I cannot give you any specific example, but at least over nontrivial countable regular rings such modules always exist.

We work over a countable regular ring $A$ which is not semisimple Artinian, and our modules are, for instance, right $A$-modules. In this case, $A$ cannot be injective as a module over itself.

The first ingredient is Lemma 9.10 from [1] which says that, if you take any module $F$ such that there exists a short exact sequence $0 \to A \to M \to F \to 0$ that does not split, then $M$ is not strict Mittag-Leffler. Since $A$ is not injective, we can always find such a module $F$.

The very same lemma also ensures that $M$ is Mittag-Leffler whenever $F$ is such. The question is: can we find $F$ which is Mittag-Leffler and at the same time $\mbox{Ext}^1(F,A)\neq 0$?

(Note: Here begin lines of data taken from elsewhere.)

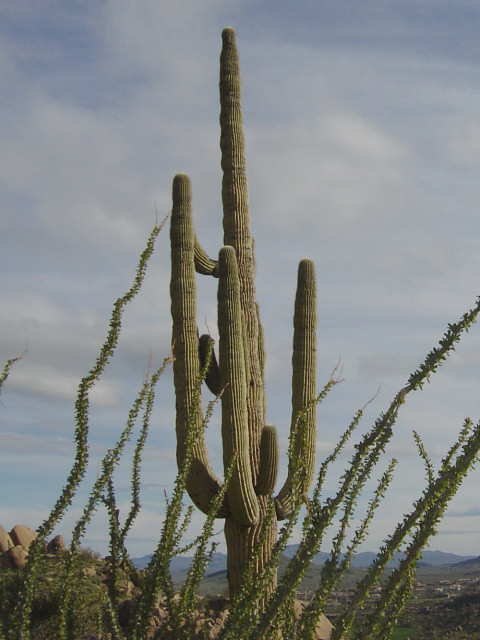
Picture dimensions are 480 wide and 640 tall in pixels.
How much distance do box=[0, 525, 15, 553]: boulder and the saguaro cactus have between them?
35.7 feet

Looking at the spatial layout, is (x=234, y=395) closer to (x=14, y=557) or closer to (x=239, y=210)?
(x=239, y=210)

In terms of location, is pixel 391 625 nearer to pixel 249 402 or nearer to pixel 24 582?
pixel 24 582

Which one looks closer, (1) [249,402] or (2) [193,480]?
(2) [193,480]

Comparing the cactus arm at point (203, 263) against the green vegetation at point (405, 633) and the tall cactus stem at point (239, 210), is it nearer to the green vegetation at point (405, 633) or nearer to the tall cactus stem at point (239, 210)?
the tall cactus stem at point (239, 210)

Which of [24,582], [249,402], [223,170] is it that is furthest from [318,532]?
[223,170]

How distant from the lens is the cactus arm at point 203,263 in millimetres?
11305

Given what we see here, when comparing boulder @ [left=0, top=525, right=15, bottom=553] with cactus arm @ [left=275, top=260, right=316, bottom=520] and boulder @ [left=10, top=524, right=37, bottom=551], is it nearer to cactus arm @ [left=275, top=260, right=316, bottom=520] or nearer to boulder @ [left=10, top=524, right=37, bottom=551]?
boulder @ [left=10, top=524, right=37, bottom=551]

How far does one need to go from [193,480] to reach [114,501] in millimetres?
4440

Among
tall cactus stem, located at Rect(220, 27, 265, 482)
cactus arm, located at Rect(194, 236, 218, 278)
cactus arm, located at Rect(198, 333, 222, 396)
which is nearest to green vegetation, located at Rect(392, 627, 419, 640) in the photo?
tall cactus stem, located at Rect(220, 27, 265, 482)

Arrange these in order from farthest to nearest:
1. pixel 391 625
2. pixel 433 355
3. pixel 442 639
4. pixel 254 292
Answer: pixel 442 639, pixel 254 292, pixel 391 625, pixel 433 355

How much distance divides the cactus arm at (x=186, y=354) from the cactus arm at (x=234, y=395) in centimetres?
33

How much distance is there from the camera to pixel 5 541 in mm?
19984

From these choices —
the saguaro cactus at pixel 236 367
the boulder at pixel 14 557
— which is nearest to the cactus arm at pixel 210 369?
the saguaro cactus at pixel 236 367

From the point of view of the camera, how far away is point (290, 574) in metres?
4.25
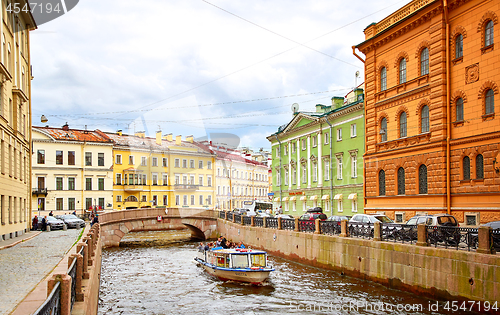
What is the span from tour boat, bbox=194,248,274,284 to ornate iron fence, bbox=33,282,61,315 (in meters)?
16.7

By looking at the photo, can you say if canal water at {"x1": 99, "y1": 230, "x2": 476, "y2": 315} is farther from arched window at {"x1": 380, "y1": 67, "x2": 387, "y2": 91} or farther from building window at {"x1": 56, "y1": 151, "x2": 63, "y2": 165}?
building window at {"x1": 56, "y1": 151, "x2": 63, "y2": 165}

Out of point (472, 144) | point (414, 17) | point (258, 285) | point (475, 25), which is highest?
point (414, 17)

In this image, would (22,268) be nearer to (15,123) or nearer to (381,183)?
(15,123)

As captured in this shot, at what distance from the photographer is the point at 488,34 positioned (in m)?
24.5

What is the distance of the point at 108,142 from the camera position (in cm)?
6650

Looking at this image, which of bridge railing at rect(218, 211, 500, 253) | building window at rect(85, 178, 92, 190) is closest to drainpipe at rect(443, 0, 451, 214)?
bridge railing at rect(218, 211, 500, 253)

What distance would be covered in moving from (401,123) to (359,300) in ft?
53.2

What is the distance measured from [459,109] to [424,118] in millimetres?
2776

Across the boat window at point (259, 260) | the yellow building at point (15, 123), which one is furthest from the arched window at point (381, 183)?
the yellow building at point (15, 123)

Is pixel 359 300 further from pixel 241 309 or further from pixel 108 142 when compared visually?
pixel 108 142

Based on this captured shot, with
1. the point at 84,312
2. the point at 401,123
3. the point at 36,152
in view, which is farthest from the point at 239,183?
the point at 84,312

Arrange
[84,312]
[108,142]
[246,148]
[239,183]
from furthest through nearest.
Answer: [246,148] < [239,183] < [108,142] < [84,312]

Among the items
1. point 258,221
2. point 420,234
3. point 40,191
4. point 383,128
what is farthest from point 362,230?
point 40,191

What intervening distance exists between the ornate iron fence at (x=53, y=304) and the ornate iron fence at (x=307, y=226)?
22.3m
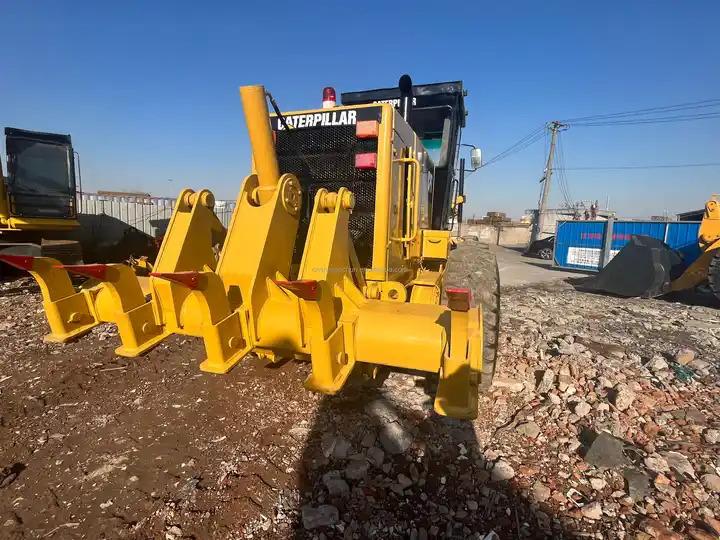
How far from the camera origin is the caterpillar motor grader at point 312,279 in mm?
2279

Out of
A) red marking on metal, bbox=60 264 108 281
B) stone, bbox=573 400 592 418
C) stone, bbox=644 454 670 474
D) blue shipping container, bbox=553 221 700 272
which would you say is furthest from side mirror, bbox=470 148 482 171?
blue shipping container, bbox=553 221 700 272

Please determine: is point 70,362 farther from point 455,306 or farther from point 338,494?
point 455,306

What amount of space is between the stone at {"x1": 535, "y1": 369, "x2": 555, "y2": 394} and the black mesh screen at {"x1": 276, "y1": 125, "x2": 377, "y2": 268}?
211cm

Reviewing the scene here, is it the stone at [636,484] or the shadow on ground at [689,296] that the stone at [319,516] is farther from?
the shadow on ground at [689,296]

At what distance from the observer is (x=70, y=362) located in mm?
4395

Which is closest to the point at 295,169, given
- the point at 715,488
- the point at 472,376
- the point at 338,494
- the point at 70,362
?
the point at 472,376

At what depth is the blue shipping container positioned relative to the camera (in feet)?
40.6

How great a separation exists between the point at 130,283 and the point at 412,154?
279 cm

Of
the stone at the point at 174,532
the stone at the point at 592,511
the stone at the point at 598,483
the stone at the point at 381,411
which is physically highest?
the stone at the point at 381,411

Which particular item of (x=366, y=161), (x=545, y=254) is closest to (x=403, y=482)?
(x=366, y=161)

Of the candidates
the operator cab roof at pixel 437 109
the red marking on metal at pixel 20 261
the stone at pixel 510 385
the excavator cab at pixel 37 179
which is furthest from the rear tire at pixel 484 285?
the excavator cab at pixel 37 179

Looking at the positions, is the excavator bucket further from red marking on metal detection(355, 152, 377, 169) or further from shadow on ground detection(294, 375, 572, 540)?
red marking on metal detection(355, 152, 377, 169)

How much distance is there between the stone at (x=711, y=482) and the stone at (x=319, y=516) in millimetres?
2426

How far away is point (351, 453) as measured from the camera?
2.70m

This is not easy since such $F$ cannot be countably presented: indeed, every countably presented (flat) Mittag-Leffler module is projective, hence strict Mittag-Leffler.

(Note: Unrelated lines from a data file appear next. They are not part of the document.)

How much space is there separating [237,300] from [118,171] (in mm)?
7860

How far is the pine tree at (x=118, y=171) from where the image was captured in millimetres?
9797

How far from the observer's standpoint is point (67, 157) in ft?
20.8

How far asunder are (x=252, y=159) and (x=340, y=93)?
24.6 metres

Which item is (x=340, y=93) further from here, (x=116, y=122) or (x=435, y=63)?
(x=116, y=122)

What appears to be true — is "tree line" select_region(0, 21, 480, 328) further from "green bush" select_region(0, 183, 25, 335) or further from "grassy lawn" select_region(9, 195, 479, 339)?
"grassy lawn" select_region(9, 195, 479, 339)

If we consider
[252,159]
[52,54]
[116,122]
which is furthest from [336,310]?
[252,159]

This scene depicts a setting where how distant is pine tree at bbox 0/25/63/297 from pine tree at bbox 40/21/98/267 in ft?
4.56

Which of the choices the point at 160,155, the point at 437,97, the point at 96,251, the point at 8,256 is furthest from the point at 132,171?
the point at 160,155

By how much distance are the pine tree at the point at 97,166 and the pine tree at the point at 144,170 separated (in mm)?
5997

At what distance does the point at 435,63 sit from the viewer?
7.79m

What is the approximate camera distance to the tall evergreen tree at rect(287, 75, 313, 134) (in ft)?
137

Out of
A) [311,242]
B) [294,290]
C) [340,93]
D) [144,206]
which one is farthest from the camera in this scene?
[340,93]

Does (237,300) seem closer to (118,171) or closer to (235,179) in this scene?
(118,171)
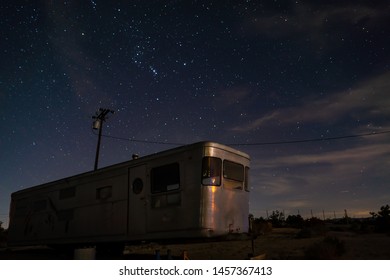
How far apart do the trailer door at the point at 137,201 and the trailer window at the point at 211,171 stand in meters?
2.02

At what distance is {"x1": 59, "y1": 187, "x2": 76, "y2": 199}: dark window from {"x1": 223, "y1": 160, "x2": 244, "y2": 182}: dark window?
5990 millimetres

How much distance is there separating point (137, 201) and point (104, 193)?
1.76 metres

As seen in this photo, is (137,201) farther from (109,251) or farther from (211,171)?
(109,251)

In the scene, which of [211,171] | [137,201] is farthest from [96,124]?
[211,171]

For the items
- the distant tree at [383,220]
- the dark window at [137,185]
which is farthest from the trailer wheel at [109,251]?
the distant tree at [383,220]

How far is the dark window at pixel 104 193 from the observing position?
432 inches

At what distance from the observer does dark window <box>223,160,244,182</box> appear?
9375mm

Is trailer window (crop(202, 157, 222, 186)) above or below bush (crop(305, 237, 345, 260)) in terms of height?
above

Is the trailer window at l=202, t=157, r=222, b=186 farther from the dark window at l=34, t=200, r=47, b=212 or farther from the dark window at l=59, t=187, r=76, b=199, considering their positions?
the dark window at l=34, t=200, r=47, b=212

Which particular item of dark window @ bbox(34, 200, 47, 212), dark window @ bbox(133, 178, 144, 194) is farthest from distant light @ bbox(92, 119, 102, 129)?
dark window @ bbox(133, 178, 144, 194)

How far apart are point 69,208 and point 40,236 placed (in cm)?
234
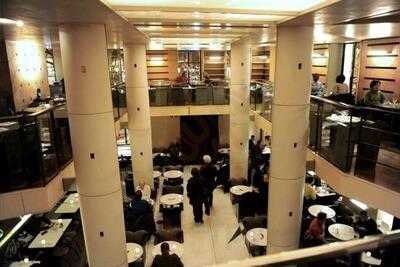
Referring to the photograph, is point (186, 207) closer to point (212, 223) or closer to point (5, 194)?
point (212, 223)

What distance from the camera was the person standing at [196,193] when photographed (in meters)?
9.12

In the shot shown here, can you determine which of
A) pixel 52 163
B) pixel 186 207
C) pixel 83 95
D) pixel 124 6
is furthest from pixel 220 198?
pixel 124 6

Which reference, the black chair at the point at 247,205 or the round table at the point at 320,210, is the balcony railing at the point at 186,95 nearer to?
the black chair at the point at 247,205

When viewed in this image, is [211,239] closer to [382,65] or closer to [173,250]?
[173,250]

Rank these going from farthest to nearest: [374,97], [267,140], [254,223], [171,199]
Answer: [267,140] < [171,199] < [254,223] < [374,97]

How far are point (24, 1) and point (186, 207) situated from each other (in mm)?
8618

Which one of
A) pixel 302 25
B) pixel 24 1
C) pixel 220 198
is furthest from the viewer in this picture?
pixel 220 198

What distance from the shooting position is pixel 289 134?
6090mm

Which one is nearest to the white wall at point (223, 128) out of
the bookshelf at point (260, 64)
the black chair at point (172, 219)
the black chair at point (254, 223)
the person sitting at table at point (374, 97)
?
the bookshelf at point (260, 64)

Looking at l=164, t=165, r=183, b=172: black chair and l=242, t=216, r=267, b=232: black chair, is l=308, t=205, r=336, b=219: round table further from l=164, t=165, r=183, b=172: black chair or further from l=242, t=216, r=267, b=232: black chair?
l=164, t=165, r=183, b=172: black chair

To find the right $F$ (or to be more precise, to prove its existence), you can use Theorem 6, in particular the moreover-clause statement (1), from [2]. In the setting of countable regular rings, it says that any module $N$ ($A$ in particular) which satisfies that $\mbox{Ext}^1(G,N) = 0$, for all Mittag-Leffler modules $G$, has to be injective.

Final remark: It is an open problem whether the statement (1) in Theorem 6 holds for uncountable rings. On the other hand, in your case, the assumption that $A$ is countable can be replaced by `there exists a countably presented module $C$ such that $\mbox{Ext}^1(C,A) \neq 0$'.

[1] L. Angeleri Hügel, D. Herbera: Mittag-Leffler conditions on modules, Indiana Univ. Math. J. 57 (2008), 2459-2518.

[2] S. Bazzoni, J. Šťovíček: Flat Mittag-Leffler modules over countable rings, Proc. Amer. Math. Soc. 140 (2012), 1527-1533.